**Task objective**
Print the lines below from the line with "Serial No.12803~" to the line with "Water-Resistant Cover" exactly, keeping both ends, and print no pictures.

(Entries taken from a collection)
════

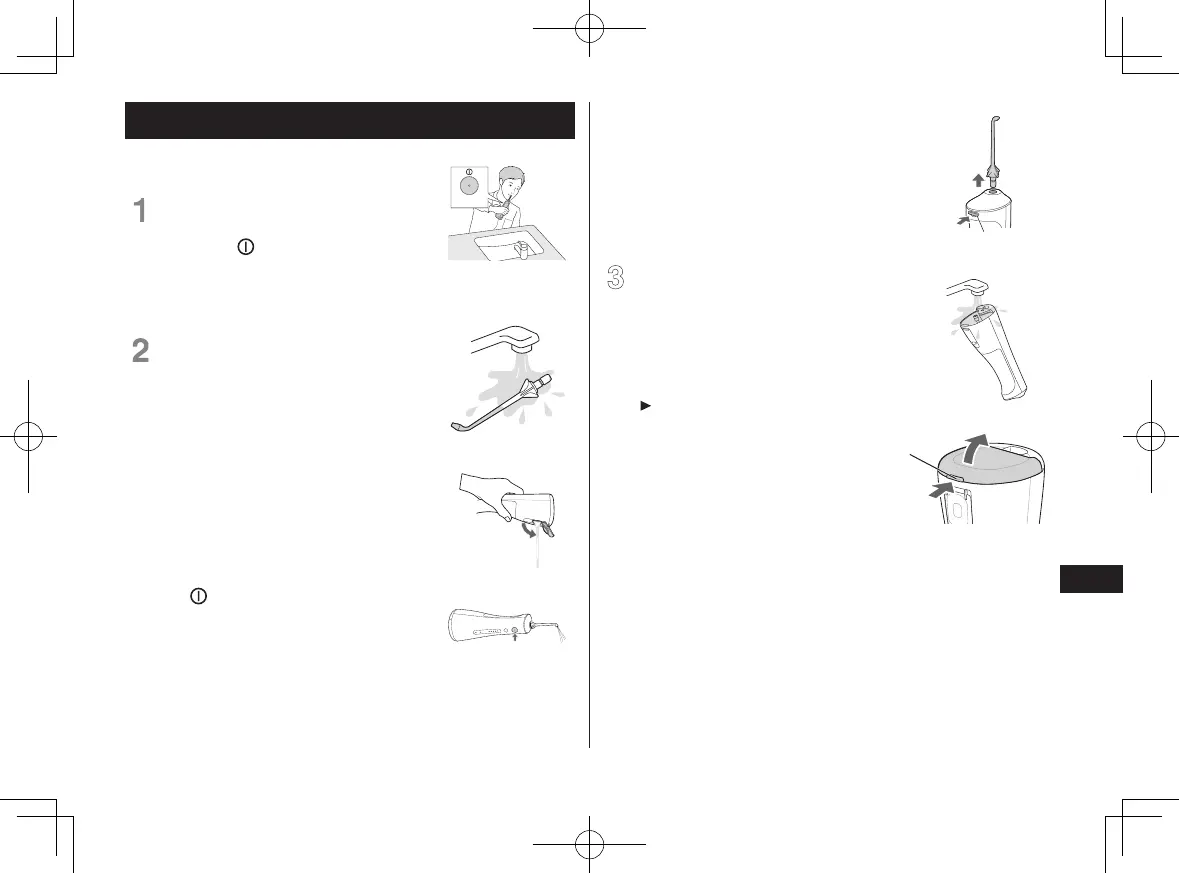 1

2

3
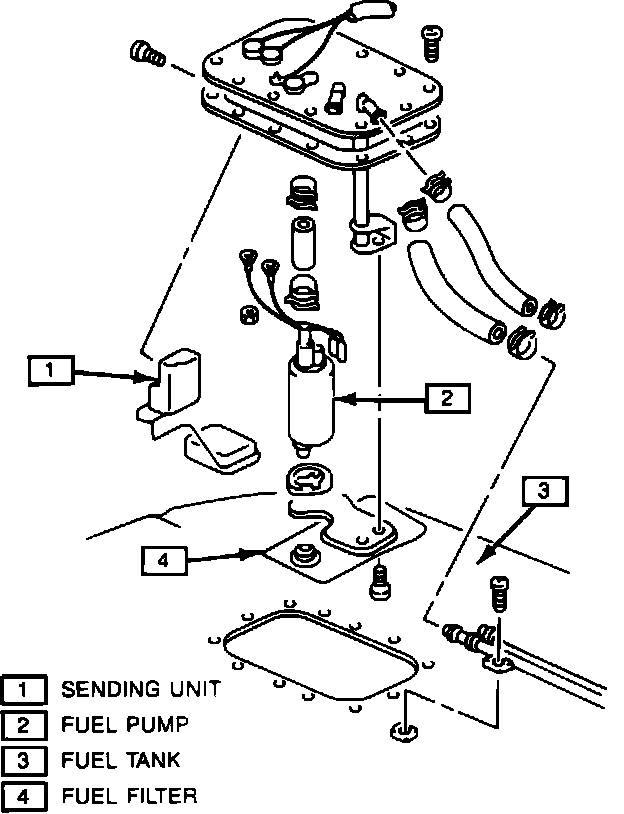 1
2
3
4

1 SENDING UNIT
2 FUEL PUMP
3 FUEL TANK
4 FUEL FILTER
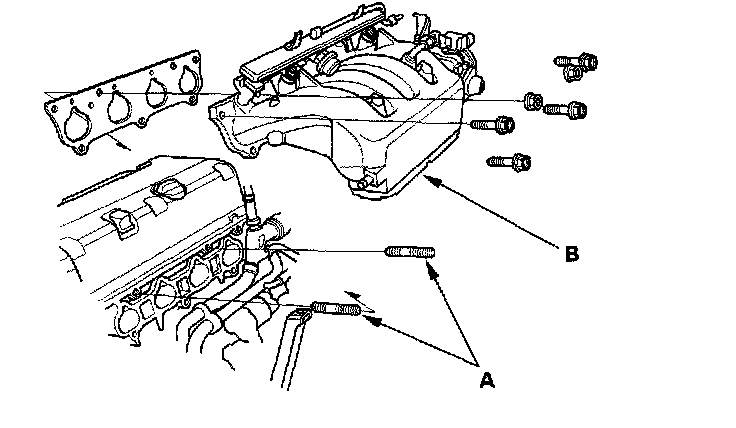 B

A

════

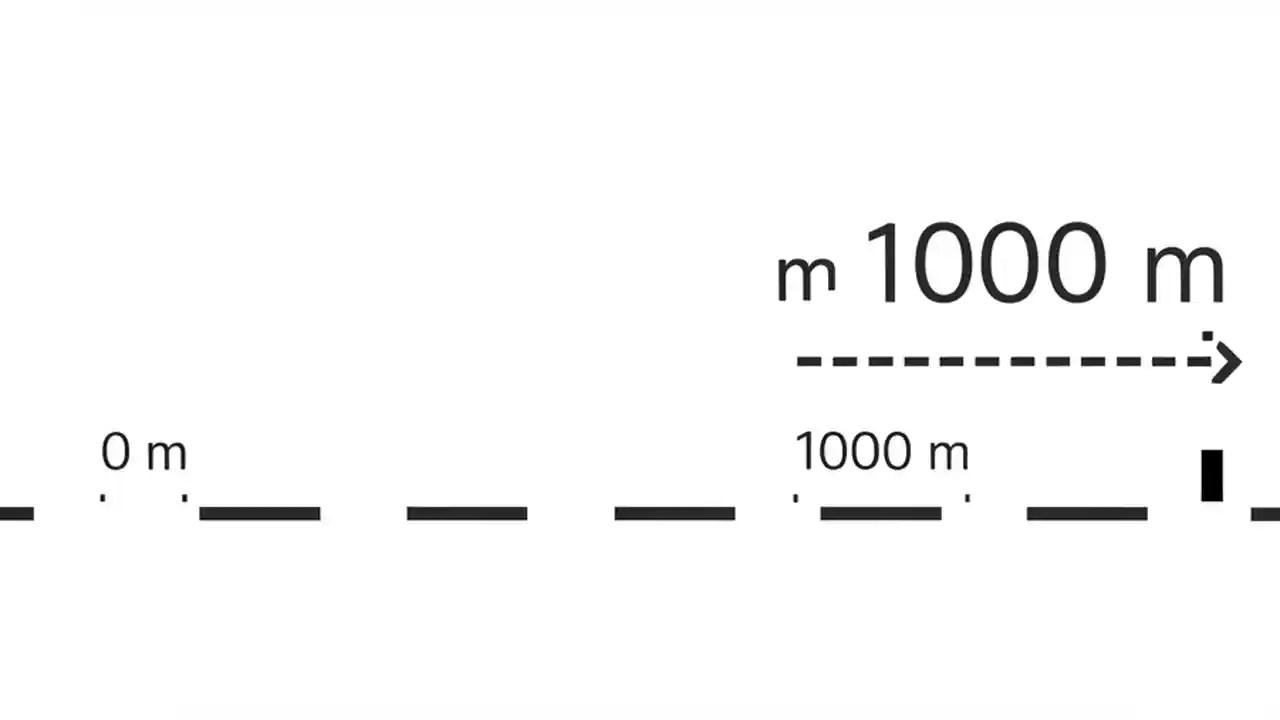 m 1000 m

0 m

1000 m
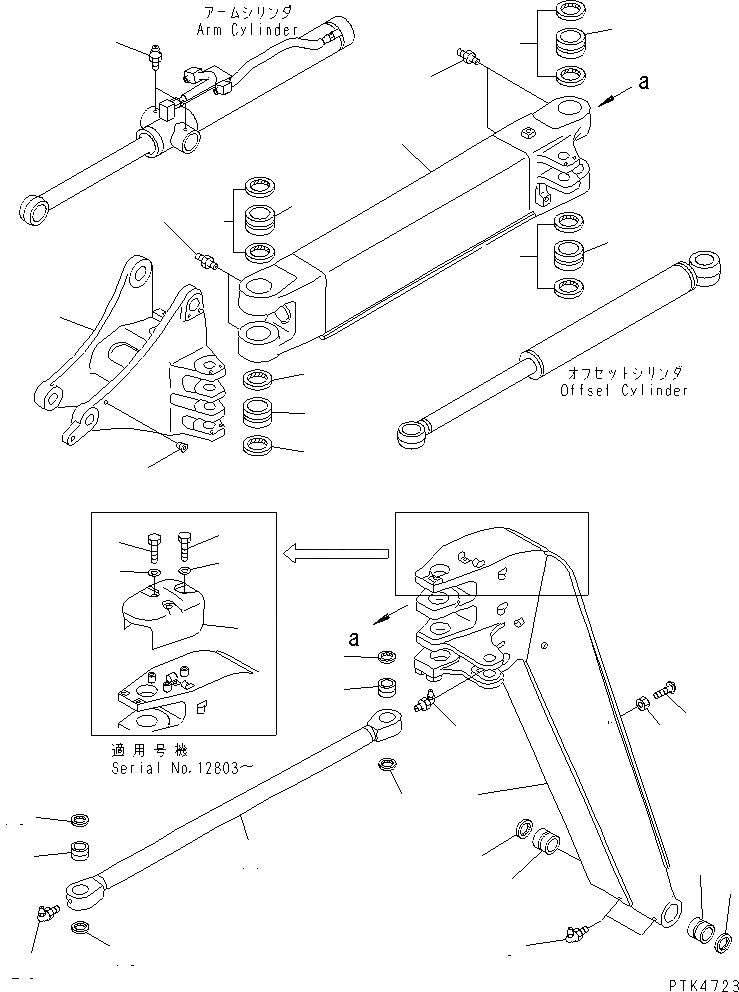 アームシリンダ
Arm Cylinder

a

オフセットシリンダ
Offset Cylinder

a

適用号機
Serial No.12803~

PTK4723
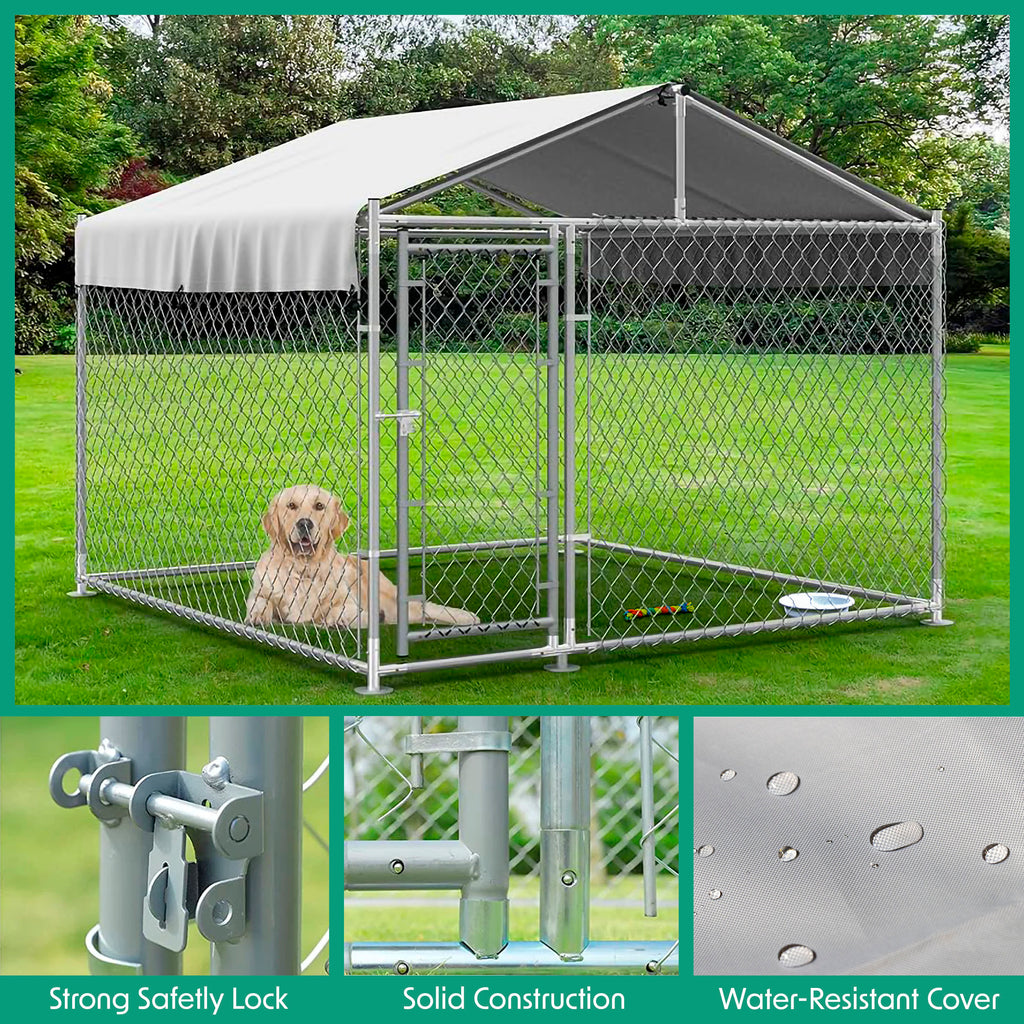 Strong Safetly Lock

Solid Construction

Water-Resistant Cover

════

**Response to this task**
Serial No.12803~

PTK4723
 Strong Safetly Lock

Solid Construction

Water-Resistant Cover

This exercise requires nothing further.